What is the number of lines in the data holding the word "frame"? Give that number by itself.

- - - -

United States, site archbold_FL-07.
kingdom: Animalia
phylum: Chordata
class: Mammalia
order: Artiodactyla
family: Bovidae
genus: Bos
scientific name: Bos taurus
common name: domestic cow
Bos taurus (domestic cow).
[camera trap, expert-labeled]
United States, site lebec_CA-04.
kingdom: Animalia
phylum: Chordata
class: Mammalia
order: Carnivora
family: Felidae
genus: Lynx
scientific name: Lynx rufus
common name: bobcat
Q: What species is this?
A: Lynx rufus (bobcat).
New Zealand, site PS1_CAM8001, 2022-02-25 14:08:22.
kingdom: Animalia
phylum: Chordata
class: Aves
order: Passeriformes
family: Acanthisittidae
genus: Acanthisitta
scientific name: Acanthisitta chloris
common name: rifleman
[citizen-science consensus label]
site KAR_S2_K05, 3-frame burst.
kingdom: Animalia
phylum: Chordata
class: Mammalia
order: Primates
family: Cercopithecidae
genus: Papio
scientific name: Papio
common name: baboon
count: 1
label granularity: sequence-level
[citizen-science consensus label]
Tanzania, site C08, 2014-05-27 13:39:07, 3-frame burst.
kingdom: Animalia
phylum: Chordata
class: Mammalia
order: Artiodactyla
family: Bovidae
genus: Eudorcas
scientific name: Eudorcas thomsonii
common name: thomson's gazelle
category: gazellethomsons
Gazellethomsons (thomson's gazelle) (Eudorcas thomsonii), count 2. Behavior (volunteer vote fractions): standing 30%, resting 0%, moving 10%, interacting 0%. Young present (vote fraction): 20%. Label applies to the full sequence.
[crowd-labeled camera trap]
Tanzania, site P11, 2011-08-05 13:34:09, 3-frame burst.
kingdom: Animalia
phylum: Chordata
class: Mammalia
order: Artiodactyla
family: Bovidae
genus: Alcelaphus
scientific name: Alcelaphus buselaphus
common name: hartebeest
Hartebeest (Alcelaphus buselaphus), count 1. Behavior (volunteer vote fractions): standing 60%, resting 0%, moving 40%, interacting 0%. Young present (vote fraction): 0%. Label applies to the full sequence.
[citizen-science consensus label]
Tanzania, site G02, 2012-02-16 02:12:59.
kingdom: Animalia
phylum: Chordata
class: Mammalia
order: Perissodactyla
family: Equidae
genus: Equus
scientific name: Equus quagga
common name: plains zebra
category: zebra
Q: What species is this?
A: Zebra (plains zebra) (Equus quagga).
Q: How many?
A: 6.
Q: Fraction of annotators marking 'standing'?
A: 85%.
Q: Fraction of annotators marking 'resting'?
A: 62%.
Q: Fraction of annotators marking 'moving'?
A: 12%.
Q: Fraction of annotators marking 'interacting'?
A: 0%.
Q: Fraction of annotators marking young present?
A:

- - - -

**Result for this task**
3